→ **WHAT YOU ARE ASKED TO DO**:
Give back each entry verbatim.

→ **DATA TO EXAMINE**:

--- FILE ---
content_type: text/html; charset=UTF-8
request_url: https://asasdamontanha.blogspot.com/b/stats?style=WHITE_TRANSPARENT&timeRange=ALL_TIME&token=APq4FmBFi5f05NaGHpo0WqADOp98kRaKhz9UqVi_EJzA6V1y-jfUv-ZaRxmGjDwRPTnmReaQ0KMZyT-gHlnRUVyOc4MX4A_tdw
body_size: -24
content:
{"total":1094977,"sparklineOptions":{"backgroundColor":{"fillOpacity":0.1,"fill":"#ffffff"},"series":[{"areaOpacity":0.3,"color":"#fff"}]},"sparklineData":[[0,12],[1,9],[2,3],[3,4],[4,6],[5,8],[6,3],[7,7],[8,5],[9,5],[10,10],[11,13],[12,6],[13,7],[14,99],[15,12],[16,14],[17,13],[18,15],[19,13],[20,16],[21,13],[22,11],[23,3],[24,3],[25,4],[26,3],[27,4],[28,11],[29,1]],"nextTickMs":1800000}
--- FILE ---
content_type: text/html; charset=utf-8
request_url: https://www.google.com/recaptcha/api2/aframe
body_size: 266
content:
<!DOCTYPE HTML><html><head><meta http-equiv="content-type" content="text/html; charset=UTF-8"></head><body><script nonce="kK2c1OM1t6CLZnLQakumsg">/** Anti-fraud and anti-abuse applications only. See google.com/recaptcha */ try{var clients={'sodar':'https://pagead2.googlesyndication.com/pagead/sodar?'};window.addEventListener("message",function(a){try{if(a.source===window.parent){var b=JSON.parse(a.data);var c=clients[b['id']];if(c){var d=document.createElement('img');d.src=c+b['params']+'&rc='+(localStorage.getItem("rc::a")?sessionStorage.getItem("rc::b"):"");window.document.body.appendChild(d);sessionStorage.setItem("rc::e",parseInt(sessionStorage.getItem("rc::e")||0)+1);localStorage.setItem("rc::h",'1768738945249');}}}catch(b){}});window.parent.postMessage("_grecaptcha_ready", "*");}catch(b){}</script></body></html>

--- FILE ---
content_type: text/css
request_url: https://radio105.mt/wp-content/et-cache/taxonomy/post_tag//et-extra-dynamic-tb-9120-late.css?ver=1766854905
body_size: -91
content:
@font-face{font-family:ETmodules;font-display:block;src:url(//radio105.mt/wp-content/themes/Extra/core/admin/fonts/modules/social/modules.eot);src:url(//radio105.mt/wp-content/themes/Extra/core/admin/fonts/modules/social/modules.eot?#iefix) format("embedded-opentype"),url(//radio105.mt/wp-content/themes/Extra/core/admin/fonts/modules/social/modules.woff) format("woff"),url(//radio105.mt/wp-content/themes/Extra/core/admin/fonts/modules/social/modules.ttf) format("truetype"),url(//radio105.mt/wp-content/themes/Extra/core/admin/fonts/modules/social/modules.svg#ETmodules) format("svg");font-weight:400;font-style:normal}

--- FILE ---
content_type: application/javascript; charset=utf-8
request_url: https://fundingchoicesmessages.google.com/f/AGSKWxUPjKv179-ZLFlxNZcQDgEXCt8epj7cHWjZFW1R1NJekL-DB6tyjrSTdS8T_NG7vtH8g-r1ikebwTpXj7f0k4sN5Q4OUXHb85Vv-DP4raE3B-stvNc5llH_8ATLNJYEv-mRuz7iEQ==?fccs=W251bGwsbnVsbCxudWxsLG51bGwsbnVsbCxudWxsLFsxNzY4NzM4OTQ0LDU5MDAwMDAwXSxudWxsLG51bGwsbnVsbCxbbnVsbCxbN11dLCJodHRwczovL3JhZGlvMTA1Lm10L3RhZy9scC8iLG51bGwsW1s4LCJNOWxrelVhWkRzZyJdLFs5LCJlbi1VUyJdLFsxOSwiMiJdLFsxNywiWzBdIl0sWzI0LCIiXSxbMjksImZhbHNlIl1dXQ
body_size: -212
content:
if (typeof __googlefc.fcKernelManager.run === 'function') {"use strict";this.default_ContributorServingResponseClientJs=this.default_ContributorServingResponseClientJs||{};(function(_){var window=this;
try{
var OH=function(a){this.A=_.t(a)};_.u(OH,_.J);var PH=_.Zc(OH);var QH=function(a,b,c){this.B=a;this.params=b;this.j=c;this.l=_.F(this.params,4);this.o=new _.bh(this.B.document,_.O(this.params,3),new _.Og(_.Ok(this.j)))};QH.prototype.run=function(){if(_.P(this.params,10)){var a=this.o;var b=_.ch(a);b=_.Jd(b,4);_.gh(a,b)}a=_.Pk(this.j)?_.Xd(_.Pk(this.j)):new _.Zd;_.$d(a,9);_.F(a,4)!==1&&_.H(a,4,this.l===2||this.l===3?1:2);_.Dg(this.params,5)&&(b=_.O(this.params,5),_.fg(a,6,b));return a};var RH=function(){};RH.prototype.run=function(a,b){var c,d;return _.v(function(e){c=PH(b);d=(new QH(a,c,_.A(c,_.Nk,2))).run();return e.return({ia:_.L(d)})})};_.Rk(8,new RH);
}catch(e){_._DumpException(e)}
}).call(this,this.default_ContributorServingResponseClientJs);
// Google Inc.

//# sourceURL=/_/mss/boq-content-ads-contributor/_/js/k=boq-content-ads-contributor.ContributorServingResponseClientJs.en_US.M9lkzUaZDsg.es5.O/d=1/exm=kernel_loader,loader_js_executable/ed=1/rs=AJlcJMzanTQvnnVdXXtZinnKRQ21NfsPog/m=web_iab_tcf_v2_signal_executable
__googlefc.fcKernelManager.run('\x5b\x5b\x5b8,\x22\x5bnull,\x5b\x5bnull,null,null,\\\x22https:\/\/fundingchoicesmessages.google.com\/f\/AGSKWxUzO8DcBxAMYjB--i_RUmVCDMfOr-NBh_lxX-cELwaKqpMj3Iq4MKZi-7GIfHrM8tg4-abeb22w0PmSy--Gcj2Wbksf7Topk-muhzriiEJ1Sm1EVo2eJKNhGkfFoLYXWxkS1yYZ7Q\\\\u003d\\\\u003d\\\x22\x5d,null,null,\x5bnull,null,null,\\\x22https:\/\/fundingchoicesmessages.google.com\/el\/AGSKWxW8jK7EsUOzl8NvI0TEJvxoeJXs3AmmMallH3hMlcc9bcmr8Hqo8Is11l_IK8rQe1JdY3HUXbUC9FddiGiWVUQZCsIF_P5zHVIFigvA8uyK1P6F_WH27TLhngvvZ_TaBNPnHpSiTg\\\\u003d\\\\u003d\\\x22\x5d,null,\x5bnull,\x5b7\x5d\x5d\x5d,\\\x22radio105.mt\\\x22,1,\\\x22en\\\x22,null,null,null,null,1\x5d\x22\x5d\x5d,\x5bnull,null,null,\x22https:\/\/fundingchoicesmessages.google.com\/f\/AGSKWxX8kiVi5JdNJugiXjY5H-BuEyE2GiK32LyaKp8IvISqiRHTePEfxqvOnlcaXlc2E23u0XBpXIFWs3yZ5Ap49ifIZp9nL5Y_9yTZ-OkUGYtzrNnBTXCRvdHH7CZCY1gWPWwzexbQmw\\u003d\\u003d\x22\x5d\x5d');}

→ **TASK RESPONSE**:
--- FILE ---
content_type: text/html; charset=UTF-8
request_url: https://asasdamontanha.blogspot.com/b/stats?style=WHITE_TRANSPARENT&timeRange=ALL_TIME&token=APq4FmBFi5f05NaGHpo0WqADOp98kRaKhz9UqVi_EJzA6V1y-jfUv-ZaRxmGjDwRPTnmReaQ0KMZyT-gHlnRUVyOc4MX4A_tdw
body_size: -24
content:
{"total":1094977,"sparklineOptions":{"backgroundColor":{"fillOpacity":0.1,"fill":"#ffffff"},"series":[{"areaOpacity":0.3,"color":"#fff"}]},"sparklineData":[[0,12],[1,9],[2,3],[3,4],[4,6],[5,8],[6,3],[7,7],[8,5],[9,5],[10,10],[11,13],[12,6],[13,7],[14,99],[15,12],[16,14],[17,13],[18,15],[19,13],[20,16],[21,13],[22,11],[23,3],[24,3],[25,4],[26,3],[27,4],[28,11],[29,1]],"nextTickMs":1800000}
--- FILE ---
content_type: text/html; charset=utf-8
request_url: https://www.google.com/recaptcha/api2/aframe
body_size: 266
content:
<!DOCTYPE HTML><html><head><meta http-equiv="content-type" content="text/html; charset=UTF-8"></head><body><script nonce="kK2c1OM1t6CLZnLQakumsg">/** Anti-fraud and anti-abuse applications only. See google.com/recaptcha */ try{var clients={'sodar':'https://pagead2.googlesyndication.com/pagead/sodar?'};window.addEventListener("message",function(a){try{if(a.source===window.parent){var b=JSON.parse(a.data);var c=clients[b['id']];if(c){var d=document.createElement('img');d.src=c+b['params']+'&rc='+(localStorage.getItem("rc::a")?sessionStorage.getItem("rc::b"):"");window.document.body.appendChild(d);sessionStorage.setItem("rc::e",parseInt(sessionStorage.getItem("rc::e")||0)+1);localStorage.setItem("rc::h",'1768738945249');}}}catch(b){}});window.parent.postMessage("_grecaptcha_ready", "*");}catch(b){}</script></body></html>

--- FILE ---
content_type: text/css
request_url: https://radio105.mt/wp-content/et-cache/taxonomy/post_tag//et-extra-dynamic-tb-9120-late.css?ver=1766854905
body_size: -91
content:
@font-face{font-family:ETmodules;font-display:block;src:url(//radio105.mt/wp-content/themes/Extra/core/admin/fonts/modules/social/modules.eot);src:url(//radio105.mt/wp-content/themes/Extra/core/admin/fonts/modules/social/modules.eot?#iefix) format("embedded-opentype"),url(//radio105.mt/wp-content/themes/Extra/core/admin/fonts/modules/social/modules.woff) format("woff"),url(//radio105.mt/wp-content/themes/Extra/core/admin/fonts/modules/social/modules.ttf) format("truetype"),url(//radio105.mt/wp-content/themes/Extra/core/admin/fonts/modules/social/modules.svg#ETmodules) format("svg");font-weight:400;font-style:normal}

--- FILE ---
content_type: application/javascript; charset=utf-8
request_url: https://fundingchoicesmessages.google.com/f/AGSKWxUPjKv179-ZLFlxNZcQDgEXCt8epj7cHWjZFW1R1NJekL-DB6tyjrSTdS8T_NG7vtH8g-r1ikebwTpXj7f0k4sN5Q4OUXHb85Vv-DP4raE3B-stvNc5llH_8ATLNJYEv-mRuz7iEQ==?fccs=W251bGwsbnVsbCxudWxsLG51bGwsbnVsbCxudWxsLFsxNzY4NzM4OTQ0LDU5MDAwMDAwXSxudWxsLG51bGwsbnVsbCxbbnVsbCxbN11dLCJodHRwczovL3JhZGlvMTA1Lm10L3RhZy9scC8iLG51bGwsW1s4LCJNOWxrelVhWkRzZyJdLFs5LCJlbi1VUyJdLFsxOSwiMiJdLFsxNywiWzBdIl0sWzI0LCIiXSxbMjksImZhbHNlIl1dXQ
body_size: -212
content:
if (typeof __googlefc.fcKernelManager.run === 'function') {"use strict";this.default_ContributorServingResponseClientJs=this.default_ContributorServingResponseClientJs||{};(function(_){var window=this;
try{
var OH=function(a){this.A=_.t(a)};_.u(OH,_.J);var PH=_.Zc(OH);var QH=function(a,b,c){this.B=a;this.params=b;this.j=c;this.l=_.F(this.params,4);this.o=new _.bh(this.B.document,_.O(this.params,3),new _.Og(_.Ok(this.j)))};QH.prototype.run=function(){if(_.P(this.params,10)){var a=this.o;var b=_.ch(a);b=_.Jd(b,4);_.gh(a,b)}a=_.Pk(this.j)?_.Xd(_.Pk(this.j)):new _.Zd;_.$d(a,9);_.F(a,4)!==1&&_.H(a,4,this.l===2||this.l===3?1:2);_.Dg(this.params,5)&&(b=_.O(this.params,5),_.fg(a,6,b));return a};var RH=function(){};RH.prototype.run=function(a,b){var c,d;return _.v(function(e){c=PH(b);d=(new QH(a,c,_.A(c,_.Nk,2))).run();return e.return({ia:_.L(d)})})};_.Rk(8,new RH);
}catch(e){_._DumpException(e)}
}).call(this,this.default_ContributorServingResponseClientJs);
// Google Inc.

//# sourceURL=/_/mss/boq-content-ads-contributor/_/js/k=boq-content-ads-contributor.ContributorServingResponseClientJs.en_US.M9lkzUaZDsg.es5.O/d=1/exm=kernel_loader,loader_js_executable/ed=1/rs=AJlcJMzanTQvnnVdXXtZinnKRQ21NfsPog/m=web_iab_tcf_v2_signal_executable
__googlefc.fcKernelManager.run('\x5b\x5b\x5b8,\x22\x5bnull,\x5b\x5bnull,null,null,\\\x22https:\/\/fundingchoicesmessages.google.com\/f\/AGSKWxUzO8DcBxAMYjB--i_RUmVCDMfOr-NBh_lxX-cELwaKqpMj3Iq4MKZi-7GIfHrM8tg4-abeb22w0PmSy--Gcj2Wbksf7Topk-muhzriiEJ1Sm1EVo2eJKNhGkfFoLYXWxkS1yYZ7Q\\\\u003d\\\\u003d\\\x22\x5d,null,null,\x5bnull,null,null,\\\x22https:\/\/fundingchoicesmessages.google.com\/el\/AGSKWxW8jK7EsUOzl8NvI0TEJvxoeJXs3AmmMallH3hMlcc9bcmr8Hqo8Is11l_IK8rQe1JdY3HUXbUC9FddiGiWVUQZCsIF_P5zHVIFigvA8uyK1P6F_WH27TLhngvvZ_TaBNPnHpSiTg\\\\u003d\\\\u003d\\\x22\x5d,null,\x5bnull,\x5b7\x5d\x5d\x5d,\\\x22radio105.mt\\\x22,1,\\\x22en\\\x22,null,null,null,null,1\x5d\x22\x5d\x5d,\x5bnull,null,null,\x22https:\/\/fundingchoicesmessages.google.com\/f\/AGSKWxX8kiVi5JdNJugiXjY5H-BuEyE2GiK32LyaKp8IvISqiRHTePEfxqvOnlcaXlc2E23u0XBpXIFWs3yZ5Ap49ifIZp9nL5Y_9yTZ-OkUGYtzrNnBTXCRvdHH7CZCY1gWPWwzexbQmw\\u003d\\u003d\x22\x5d\x5d');}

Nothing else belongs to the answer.